Hrunou’s lawyer also stressed that given the controversies in the examination of the health of his client, the judicial bodies failed to summon and question the persons who gave such a conclusion, to eliminate the contradictions of the examination, and used its contradictory findings as the basis for a conviction with the highest punishment possible – execution.

The lawyer also pointed out certain irregularities in the examination of the witnesses: “Violation of Article 27 of the Constitution is the questioning of Hrunou’s cohabiter A.M. Marozava. According to the trial record, Marozava said that she had lived with Hrunou for a year and a half and run the house together. At the same time, both at the previous investigation and in court she did not specify whether she considered Hrunou a close person. Her questioning could have been only continued after receiving a negative response. In the case of a positive answer, Marozava should have clarified whether she would be testifying against Hrunou. But this is absent from the criminal case file, and according to Article 105 of the CCP, the testimony of this witness is not valid.

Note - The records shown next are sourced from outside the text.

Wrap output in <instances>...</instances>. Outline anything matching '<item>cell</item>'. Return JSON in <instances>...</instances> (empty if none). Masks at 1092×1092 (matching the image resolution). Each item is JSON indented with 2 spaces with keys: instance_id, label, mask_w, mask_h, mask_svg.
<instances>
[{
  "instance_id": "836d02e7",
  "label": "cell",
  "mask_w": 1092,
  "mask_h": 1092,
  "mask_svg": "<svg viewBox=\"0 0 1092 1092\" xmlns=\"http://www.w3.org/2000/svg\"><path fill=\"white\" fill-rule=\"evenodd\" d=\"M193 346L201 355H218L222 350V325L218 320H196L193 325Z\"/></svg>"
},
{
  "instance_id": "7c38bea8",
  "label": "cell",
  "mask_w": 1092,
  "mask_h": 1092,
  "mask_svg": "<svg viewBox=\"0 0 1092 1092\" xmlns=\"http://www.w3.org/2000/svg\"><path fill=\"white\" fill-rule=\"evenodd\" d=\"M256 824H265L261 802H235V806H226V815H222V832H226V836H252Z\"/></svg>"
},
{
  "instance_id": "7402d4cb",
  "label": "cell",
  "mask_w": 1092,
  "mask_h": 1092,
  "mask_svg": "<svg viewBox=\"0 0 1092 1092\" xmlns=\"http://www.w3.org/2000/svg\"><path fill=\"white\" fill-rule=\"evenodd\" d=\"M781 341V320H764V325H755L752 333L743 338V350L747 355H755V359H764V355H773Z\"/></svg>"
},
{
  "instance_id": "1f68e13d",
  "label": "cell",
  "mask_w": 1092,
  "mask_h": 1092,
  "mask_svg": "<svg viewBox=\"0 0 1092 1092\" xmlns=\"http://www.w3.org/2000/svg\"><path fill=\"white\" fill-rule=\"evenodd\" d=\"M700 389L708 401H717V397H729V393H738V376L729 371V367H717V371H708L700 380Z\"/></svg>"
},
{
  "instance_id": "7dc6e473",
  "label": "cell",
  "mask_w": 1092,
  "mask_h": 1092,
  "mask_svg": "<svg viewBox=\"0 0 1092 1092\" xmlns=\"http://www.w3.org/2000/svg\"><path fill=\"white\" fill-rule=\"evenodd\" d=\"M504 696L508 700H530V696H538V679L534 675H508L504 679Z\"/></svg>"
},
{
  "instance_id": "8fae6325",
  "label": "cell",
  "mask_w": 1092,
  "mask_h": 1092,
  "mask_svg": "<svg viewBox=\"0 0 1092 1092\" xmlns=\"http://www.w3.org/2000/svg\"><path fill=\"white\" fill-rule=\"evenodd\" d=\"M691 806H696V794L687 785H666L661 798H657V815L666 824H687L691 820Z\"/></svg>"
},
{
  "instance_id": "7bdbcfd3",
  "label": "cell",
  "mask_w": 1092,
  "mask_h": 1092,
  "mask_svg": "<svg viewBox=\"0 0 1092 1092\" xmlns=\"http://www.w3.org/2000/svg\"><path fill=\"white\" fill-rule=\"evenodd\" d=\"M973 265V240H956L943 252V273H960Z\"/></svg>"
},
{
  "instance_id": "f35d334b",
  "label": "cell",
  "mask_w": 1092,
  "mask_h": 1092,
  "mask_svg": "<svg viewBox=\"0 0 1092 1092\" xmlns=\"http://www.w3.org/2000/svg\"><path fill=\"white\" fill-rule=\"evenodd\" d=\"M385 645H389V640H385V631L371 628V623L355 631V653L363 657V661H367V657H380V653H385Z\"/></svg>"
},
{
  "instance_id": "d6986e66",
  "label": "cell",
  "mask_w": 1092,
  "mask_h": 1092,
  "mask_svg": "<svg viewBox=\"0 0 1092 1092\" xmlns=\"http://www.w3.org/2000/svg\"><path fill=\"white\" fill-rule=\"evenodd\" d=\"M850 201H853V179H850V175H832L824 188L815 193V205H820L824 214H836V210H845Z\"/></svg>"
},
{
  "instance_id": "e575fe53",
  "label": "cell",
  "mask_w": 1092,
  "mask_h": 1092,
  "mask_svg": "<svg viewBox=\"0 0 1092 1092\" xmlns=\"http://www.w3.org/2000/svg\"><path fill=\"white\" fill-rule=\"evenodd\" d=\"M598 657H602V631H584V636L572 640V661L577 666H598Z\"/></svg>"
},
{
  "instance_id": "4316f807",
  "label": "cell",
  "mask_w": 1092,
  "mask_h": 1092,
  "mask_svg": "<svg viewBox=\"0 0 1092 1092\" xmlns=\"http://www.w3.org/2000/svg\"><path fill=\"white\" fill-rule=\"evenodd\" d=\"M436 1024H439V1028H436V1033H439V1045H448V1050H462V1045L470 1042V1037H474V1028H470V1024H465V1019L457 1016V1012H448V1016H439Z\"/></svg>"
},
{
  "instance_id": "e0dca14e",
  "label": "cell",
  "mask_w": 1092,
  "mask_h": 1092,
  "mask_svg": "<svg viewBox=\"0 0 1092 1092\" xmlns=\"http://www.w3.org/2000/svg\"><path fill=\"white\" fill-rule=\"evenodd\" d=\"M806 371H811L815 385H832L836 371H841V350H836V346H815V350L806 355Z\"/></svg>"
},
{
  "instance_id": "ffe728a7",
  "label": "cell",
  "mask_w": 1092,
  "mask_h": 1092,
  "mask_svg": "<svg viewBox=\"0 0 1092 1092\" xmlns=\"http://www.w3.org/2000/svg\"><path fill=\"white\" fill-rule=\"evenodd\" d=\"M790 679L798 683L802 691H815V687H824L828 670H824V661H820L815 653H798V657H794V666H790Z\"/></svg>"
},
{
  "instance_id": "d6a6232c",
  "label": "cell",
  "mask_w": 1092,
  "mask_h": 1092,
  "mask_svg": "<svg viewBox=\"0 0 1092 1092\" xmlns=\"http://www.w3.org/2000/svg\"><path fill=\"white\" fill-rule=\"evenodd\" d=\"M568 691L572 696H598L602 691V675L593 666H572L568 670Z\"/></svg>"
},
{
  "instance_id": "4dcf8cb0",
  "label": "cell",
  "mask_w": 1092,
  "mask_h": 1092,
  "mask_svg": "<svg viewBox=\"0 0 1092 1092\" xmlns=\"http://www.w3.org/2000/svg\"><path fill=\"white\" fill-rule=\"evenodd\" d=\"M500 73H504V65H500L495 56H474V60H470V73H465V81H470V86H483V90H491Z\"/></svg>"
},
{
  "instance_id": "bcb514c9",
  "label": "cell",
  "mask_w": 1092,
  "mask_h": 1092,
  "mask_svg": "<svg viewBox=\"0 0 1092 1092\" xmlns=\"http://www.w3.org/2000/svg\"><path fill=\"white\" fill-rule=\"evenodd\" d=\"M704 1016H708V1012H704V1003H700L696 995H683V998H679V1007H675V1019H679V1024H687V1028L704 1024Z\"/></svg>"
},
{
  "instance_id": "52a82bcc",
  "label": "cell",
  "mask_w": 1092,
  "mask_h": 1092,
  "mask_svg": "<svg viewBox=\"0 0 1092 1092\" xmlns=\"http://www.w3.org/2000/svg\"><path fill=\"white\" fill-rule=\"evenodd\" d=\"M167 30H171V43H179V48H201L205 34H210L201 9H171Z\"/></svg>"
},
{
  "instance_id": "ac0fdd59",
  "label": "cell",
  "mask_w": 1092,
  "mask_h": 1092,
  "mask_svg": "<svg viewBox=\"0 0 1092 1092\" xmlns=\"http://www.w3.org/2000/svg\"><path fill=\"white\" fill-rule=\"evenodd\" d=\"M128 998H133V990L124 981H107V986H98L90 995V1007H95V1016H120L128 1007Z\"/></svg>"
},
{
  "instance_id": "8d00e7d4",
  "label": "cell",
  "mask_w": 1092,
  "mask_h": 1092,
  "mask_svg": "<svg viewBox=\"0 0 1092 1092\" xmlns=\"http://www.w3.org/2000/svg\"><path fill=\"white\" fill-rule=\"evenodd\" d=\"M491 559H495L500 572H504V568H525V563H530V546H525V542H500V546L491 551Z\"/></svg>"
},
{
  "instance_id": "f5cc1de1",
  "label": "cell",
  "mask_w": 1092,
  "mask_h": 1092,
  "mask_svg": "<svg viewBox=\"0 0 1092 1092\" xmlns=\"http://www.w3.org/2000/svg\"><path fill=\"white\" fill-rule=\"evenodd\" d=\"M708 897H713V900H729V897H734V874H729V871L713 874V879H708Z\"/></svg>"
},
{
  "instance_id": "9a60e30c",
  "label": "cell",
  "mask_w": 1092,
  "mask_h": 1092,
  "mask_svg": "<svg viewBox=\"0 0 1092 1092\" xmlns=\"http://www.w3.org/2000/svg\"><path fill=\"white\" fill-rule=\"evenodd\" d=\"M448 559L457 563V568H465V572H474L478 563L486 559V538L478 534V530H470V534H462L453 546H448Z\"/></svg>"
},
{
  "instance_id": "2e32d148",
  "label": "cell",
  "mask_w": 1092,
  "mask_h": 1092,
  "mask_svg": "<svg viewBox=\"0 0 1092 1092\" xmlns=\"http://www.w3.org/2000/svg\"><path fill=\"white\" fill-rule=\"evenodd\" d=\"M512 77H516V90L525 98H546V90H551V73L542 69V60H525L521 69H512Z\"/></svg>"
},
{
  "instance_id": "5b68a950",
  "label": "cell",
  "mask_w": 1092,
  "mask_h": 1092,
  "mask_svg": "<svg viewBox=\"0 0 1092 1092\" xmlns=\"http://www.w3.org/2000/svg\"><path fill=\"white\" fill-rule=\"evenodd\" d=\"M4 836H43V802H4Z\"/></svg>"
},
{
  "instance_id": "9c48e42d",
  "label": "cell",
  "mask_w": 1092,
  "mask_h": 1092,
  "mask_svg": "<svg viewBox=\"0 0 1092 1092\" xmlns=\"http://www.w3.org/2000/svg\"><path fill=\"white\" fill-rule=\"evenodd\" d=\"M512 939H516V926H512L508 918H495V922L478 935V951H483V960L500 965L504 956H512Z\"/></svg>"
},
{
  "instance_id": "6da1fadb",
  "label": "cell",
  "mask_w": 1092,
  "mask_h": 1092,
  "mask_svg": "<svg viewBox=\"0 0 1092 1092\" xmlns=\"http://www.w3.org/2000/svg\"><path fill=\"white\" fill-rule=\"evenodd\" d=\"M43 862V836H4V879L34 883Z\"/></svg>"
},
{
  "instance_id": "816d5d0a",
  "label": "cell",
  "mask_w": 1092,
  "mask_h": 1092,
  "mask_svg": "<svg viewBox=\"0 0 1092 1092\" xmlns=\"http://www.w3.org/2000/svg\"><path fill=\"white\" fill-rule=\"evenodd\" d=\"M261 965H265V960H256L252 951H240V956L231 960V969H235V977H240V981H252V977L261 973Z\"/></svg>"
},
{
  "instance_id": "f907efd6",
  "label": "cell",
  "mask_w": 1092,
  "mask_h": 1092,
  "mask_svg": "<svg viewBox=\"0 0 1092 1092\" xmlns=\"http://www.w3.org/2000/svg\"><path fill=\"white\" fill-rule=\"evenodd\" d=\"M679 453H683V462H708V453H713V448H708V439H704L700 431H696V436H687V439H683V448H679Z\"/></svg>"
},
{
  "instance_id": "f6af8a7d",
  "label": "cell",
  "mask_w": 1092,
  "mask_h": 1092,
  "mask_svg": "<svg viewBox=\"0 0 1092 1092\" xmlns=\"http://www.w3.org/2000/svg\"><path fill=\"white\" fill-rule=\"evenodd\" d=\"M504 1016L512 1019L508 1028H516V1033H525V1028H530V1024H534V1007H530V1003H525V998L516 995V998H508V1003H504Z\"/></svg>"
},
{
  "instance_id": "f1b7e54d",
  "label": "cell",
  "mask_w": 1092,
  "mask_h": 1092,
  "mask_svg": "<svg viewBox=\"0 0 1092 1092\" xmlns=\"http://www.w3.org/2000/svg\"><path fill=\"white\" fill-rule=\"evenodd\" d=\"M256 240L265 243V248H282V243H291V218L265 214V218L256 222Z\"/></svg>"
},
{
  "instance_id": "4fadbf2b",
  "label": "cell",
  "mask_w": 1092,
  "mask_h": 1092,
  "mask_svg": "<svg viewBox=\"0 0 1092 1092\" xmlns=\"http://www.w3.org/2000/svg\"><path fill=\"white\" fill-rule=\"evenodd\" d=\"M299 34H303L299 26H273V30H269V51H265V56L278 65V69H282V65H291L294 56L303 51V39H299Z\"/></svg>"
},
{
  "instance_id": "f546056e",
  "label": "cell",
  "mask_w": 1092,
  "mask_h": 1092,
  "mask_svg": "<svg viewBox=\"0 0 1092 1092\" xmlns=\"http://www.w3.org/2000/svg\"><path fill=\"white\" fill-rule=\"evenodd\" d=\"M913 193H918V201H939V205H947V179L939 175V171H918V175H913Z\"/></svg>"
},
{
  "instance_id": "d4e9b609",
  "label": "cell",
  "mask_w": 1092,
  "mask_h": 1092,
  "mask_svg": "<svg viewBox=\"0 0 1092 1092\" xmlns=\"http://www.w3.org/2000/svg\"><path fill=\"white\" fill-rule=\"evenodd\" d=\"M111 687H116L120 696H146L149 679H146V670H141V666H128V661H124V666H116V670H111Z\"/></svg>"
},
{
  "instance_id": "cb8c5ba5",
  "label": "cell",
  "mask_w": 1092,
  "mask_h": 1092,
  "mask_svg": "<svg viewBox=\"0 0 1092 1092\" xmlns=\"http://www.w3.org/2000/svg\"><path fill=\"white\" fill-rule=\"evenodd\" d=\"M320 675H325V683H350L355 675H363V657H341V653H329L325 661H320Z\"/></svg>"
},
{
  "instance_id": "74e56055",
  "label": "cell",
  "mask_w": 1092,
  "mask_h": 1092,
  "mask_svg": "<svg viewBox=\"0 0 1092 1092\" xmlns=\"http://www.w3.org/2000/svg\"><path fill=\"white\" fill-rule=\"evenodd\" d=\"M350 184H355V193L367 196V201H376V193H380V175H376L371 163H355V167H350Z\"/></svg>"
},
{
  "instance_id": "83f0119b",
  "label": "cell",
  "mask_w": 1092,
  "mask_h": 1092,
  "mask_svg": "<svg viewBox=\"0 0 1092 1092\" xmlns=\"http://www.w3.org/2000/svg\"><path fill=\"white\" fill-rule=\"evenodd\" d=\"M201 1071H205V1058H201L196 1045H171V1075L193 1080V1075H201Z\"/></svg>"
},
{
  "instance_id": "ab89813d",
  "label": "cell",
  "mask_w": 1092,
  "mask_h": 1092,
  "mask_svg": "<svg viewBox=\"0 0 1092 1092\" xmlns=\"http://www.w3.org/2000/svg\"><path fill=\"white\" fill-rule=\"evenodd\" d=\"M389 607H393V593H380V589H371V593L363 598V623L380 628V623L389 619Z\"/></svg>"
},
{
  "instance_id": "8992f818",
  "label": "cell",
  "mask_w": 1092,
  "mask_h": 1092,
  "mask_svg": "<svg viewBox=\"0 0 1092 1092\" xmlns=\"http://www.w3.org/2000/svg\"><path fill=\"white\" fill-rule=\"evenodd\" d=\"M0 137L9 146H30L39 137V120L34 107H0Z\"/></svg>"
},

Despite this violation, the court used Marozava’s testimony as the basis of the guilty verdict.”

The defense named one more weighty circumstance: “The court of first instance sentenced Hrunou to capital punishment, without taking into account as mitigating circumstances his confession to the crime and his voluntary cooperation with the investigation. Although he pleaded guilty, the panel of judges, assessing his voluntary confession, took it as proof of his guilt in the crime, since, as it pointed out in the sentencing, the facts originally set out in it were confirmed in the course of the trial, but did not accept the confession as a mitigating circumstance.”

Apart from that, from the very beginning there was a violation of Hrunou’s right to protection, as indicated by the lawyer: “After Hrunou was taken to the police station, in accordance with Article 45 of the Code for Criminal Procedures, he should have been provided with a lawyer, and only then he could have been questioned.

That is, in this case four provisions of the law were violated:

-          Article 62 of the Constitution, according to which everyone is entitled to legal assistance for the exercise and protection of rights and freedoms. The lawyer arrived at the police station when Hrunou had already signed his confession. That is, Hrunou did not even have time to exercise his right to free legal advice, despite the particularly grave charge, which could result in the capital punishment.

-          Article 27 of the Constitution. No one shall be compelled to testify against themselves, their family members, close relatives. Evidence obtained in violation of the law have no legal force.

-          Paragraph 1 of Article 14 of the International Covenant on Civil and Political Rights and Article 6 of the Covenant.

-          Paragraph 3 (b) of Article 14 of the International Covenant on Civil and Political Rights.

Activists of the campaign "Human Rights Defenders against the Death Penalty in Belarus" believe that if all these and other circumstances are taken into account and they receive a legal assessment by the court of first instance during the retrial, the death sentence for Aliaksandr Hrunou may be replaced with another penalty, e.g. life imprisonment.